Passage provided:

=-=-=-=-=

On Thu, Jul 20, 2023 at 02:27:50PM -0400, Jeff Layton wrote:
> On Thu, 2023-07-20 at 18:59 +0100, Matthew Wilcox wrote:
> > On Thu, Jul 20, 2023 at 07:50:47PM +0200, John Paul Adrian Glaubitz wrote:
> > > > Then we should delete the HFS/HFS+ filesystems.  They're orphaned in
> > > > MAINTAINERS and if distros are going to do such a damnfool thing,
> > > > then we must stop them.
> > > 
> > > Both HFS and HFS+ work perfectly fine. And if distributions or users are so
> > > sensitive about security, it's up to them to blacklist individual features
> > > in the kernel.
> > > 
> > > Both HFS and HFS+ have been the default filesystem on MacOS for 30 years
> > > and I don't think it's justified to introduce such a hard compatibility
> > > breakage just because some people are worried about theoretical evil
> > > maid attacks.
> > > 
> > > HFS/HFS+ mandatory if you want to boot Linux on a classic Mac or PowerMac
> > > and I don't think it's okay to break all these systems running Linux.
> > 
> > If they're so popular, then it should be no trouble to find somebody
> > to volunteer to maintain those filesystems.  Except they've been
> > marked as orphaned since 2011 and effectively were orphaned several
> > years before that (the last contribution I see from Roman Zippel is
> > in 2008, and his last contribution to hfs was in 2006).
> 
> I suspect that this is one of those catch-22 situations: distros are
> going to enable every feature under the sun. That doesn't mean that
> anyone is actually _using_ them these days.

=-=-=-=-=

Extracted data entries
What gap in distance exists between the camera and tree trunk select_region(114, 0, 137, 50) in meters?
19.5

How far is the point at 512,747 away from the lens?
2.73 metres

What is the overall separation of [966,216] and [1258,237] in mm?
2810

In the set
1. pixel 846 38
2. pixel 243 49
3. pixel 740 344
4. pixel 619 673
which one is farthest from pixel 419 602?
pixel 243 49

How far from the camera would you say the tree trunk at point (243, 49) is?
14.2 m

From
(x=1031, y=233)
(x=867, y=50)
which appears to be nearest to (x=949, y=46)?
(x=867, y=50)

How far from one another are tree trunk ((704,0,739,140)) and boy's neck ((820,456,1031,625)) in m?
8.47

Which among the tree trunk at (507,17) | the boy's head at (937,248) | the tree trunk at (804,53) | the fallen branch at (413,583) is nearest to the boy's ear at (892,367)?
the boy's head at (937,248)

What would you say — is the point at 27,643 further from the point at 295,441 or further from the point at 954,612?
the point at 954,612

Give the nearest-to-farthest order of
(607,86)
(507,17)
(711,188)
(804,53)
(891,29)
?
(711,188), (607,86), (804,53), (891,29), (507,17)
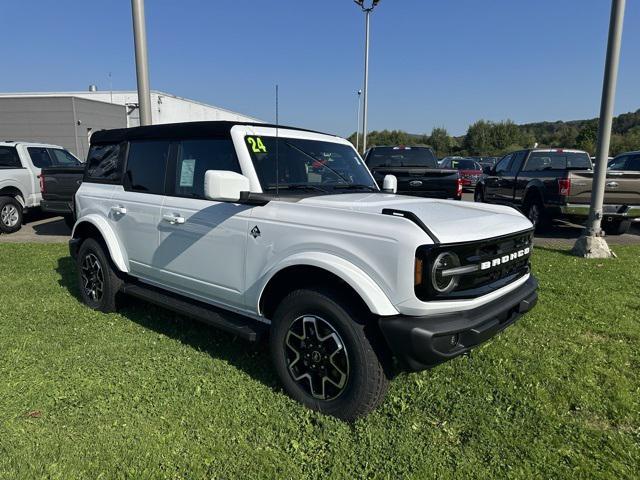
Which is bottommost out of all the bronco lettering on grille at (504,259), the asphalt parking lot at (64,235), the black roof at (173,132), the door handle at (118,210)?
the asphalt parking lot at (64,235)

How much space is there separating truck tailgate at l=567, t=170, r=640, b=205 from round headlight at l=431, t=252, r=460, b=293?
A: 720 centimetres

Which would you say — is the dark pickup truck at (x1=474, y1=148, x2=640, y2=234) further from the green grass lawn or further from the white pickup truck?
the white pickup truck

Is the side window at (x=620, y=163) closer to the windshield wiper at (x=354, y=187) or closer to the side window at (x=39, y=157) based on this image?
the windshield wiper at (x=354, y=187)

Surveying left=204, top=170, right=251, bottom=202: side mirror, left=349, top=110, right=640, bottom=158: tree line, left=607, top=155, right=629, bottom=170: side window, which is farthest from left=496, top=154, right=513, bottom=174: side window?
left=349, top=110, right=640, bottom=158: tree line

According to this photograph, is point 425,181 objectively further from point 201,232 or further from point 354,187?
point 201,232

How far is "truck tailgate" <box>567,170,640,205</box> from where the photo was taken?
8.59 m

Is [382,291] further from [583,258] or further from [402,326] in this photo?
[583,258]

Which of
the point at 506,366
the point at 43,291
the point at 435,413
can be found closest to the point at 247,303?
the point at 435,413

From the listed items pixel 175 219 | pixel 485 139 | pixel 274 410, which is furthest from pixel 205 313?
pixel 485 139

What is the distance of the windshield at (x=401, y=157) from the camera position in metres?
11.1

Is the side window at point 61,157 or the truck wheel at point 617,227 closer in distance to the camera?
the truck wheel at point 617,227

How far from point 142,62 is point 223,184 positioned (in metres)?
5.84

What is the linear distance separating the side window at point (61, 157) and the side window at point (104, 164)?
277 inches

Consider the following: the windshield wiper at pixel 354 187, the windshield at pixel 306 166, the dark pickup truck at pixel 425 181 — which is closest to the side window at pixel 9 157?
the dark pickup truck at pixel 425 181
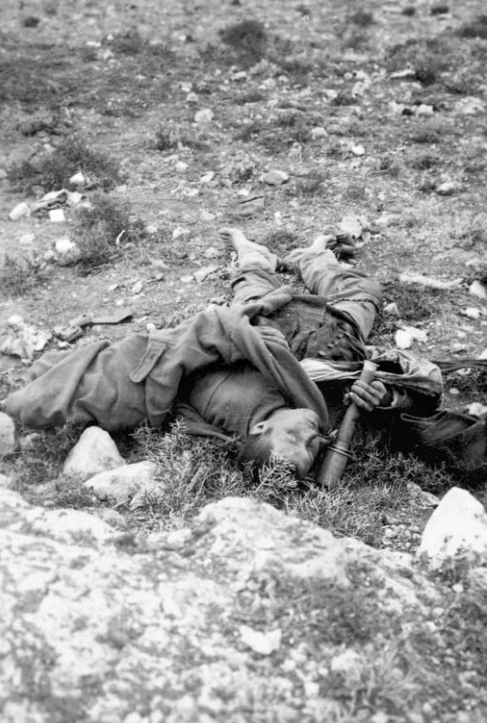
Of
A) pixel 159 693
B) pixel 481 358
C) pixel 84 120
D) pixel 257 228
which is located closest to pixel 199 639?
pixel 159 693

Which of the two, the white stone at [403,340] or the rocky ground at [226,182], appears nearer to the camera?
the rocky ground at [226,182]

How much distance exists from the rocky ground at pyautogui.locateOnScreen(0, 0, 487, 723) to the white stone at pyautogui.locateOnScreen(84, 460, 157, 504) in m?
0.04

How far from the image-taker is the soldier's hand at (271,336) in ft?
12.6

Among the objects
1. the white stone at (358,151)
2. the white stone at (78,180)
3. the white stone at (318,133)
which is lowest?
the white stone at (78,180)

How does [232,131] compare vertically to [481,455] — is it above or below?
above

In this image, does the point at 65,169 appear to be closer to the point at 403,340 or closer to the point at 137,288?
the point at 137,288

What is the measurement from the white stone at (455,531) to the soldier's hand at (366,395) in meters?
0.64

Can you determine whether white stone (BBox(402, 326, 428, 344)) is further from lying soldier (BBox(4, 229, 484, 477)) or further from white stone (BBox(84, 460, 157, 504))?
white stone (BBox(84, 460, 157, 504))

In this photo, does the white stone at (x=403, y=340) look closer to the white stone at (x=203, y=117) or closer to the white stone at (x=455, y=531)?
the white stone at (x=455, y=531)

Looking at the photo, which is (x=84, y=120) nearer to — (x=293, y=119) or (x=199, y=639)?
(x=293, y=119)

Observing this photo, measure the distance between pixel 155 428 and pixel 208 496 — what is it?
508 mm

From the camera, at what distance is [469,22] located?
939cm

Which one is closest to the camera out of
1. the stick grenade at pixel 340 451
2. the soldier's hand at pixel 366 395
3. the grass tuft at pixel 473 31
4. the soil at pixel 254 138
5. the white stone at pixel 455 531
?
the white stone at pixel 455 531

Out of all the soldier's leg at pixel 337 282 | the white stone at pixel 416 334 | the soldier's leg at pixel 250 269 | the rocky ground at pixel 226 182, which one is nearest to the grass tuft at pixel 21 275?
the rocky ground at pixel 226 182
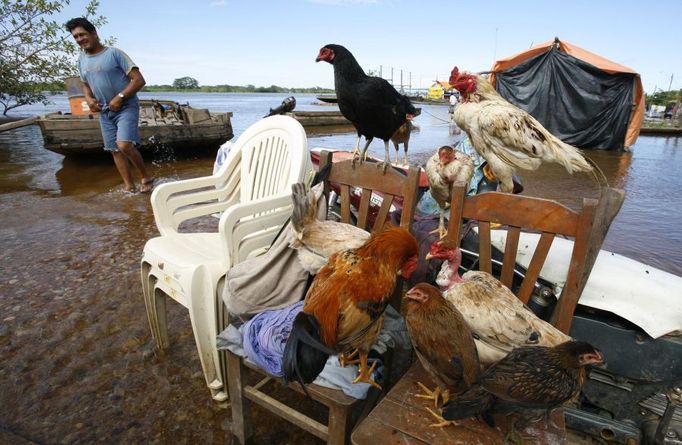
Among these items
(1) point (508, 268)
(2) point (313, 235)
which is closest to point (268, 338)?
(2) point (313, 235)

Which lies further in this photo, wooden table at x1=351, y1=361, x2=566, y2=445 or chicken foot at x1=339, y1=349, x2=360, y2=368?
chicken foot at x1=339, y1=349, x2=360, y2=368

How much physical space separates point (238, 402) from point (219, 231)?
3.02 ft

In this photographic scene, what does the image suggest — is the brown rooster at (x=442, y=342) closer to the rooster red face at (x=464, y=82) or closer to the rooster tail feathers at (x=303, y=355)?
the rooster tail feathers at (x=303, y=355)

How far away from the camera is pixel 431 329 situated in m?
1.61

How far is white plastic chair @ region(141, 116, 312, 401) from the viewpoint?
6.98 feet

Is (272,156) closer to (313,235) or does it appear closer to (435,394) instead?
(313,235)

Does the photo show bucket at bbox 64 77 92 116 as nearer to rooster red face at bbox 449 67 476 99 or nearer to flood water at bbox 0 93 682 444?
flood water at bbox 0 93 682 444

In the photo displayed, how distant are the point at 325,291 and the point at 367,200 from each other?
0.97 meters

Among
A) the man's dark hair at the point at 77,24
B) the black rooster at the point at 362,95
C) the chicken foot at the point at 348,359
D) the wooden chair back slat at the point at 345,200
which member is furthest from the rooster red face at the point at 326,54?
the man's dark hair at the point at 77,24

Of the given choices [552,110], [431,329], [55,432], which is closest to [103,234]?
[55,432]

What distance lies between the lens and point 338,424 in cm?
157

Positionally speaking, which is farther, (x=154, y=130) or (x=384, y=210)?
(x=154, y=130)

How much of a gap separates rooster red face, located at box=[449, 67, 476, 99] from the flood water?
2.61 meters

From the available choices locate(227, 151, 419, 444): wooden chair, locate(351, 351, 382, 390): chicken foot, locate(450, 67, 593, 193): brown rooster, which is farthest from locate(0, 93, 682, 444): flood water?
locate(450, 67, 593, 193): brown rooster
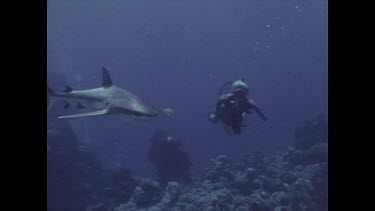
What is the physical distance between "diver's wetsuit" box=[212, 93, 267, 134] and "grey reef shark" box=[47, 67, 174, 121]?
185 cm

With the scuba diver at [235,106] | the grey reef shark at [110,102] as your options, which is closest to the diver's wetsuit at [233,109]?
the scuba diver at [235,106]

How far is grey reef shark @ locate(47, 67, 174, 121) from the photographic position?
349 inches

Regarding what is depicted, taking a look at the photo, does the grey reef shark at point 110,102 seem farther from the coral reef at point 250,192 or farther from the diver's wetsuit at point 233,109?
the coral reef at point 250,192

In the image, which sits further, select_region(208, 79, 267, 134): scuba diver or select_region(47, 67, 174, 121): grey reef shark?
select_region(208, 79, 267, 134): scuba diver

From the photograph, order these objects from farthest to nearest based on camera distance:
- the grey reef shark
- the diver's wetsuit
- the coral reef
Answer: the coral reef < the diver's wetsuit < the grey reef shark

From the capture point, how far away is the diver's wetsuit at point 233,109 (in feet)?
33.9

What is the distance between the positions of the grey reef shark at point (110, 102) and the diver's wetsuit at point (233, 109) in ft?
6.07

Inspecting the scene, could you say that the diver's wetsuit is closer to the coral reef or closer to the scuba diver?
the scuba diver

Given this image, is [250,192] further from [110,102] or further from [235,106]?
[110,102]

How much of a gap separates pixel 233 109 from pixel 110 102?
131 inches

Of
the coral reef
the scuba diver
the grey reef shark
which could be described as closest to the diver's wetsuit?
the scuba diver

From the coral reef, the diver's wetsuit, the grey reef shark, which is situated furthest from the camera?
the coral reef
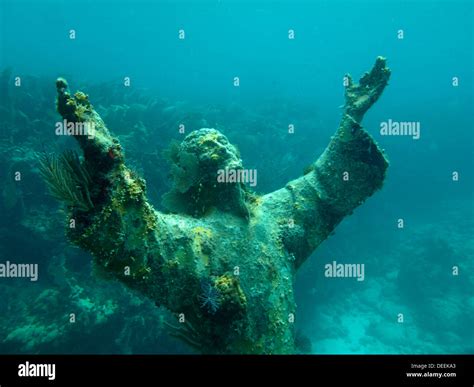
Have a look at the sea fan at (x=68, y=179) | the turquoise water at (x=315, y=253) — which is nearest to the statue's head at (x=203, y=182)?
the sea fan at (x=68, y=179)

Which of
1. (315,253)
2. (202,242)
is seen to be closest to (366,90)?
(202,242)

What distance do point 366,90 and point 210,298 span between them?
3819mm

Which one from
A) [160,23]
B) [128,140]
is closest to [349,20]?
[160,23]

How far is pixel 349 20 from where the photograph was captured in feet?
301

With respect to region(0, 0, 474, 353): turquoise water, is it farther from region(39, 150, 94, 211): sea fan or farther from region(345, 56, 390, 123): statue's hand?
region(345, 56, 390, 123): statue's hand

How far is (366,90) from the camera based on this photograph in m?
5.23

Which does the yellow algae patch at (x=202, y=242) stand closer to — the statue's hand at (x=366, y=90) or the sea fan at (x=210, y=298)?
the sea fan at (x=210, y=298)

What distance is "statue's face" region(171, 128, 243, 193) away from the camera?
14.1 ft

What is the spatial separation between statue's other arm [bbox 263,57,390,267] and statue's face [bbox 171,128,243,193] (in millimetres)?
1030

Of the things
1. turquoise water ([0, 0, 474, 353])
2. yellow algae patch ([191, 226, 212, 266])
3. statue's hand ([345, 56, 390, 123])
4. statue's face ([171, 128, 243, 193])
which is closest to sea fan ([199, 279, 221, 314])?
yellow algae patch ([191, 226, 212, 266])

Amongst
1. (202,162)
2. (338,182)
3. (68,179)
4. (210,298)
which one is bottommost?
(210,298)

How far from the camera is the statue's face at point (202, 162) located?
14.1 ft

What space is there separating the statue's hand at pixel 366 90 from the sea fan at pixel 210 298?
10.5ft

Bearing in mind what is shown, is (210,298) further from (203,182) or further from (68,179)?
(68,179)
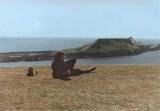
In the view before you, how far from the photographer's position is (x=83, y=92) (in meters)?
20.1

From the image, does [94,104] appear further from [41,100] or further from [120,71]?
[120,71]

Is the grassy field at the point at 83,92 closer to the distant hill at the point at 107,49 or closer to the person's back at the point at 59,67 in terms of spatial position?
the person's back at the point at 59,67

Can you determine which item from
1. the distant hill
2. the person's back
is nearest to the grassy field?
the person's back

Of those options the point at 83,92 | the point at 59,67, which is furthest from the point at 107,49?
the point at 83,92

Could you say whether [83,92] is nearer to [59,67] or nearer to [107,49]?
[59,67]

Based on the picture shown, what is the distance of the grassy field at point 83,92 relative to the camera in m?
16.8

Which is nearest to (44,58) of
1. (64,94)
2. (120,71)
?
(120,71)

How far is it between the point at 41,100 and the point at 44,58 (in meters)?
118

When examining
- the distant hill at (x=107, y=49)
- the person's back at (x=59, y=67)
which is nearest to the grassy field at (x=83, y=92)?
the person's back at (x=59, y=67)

=-=-=-=-=

Requirements:
1. Answer these questions from the email thread about HFS:
(a) Since what year have the HFS/HFS+ filesystems been marked as orphaned?
(b) For how many years does the thread say HFS and HFS+ have been the default filesystem on MacOS?
(c) In what year was Roman Zippel's last contribution to hfs?
2. In the email thread about HFS, swap "distros" for "Linux distributions" and write out the part between "On Thu, Jul 20, 2023 at 02:27:50PM" and "in the kernel.", inclusive.
3. Carry on the email thread about HFS from the point where it stops.

Outputs by task:
1.
(a) 2011
(b) 30 years
(c) 2006

2.
On Thu, Jul 20, 2023 at 02:27:50PM -0400, Jeff Layton wrote:
> On Thu, 2023-07-20 at 18:59 +0100, Matthew Wilcox wrote:
> > On Thu, Jul 20, 2023 at 07:50:47PM +0200, John Paul Adrian Glaubitz wrote:
> > > > Then we should delete the HFS/HFS+ filesystems.  They're orphaned in
> > > > MAINTAINERS and if Linux distributions are going to do such a damnfool thing,
> > > > then we must stop them.
> > > 
> > > Both HFS and HFS+ work perfectly fine. And if distributions or users are so
> > > sensitive about security, it's up to them to blacklist individual features
> > > in the kernel.

3.
> 
> Is "staging" still a thing? Maybe we should move these drivers into the
> staging directory and pick a release where we'll sunset it, and then see
> who comes out of the woodwork?

No, the train wreck of filesystems in staging proved that it wasn't
a viable process.

We should just follow the same process as we are using for reiser -
mark it as deprecated in place, pick a date that we are going to
remove it, then add a warning (both runtime, in kconfig and probably
in the kernel filesystem documentation) that it is deprecated and
support is going to be removed at a certain date.

We should be applying the same criteria and process for all the
other filesystems that are orphaned, too. We need to much more
proactive about dropping support for unmaintained filesystems that
nobody is ever fixing despite the constant stream of
corruption- and deadlock- related bugs reported against them.

-Dave.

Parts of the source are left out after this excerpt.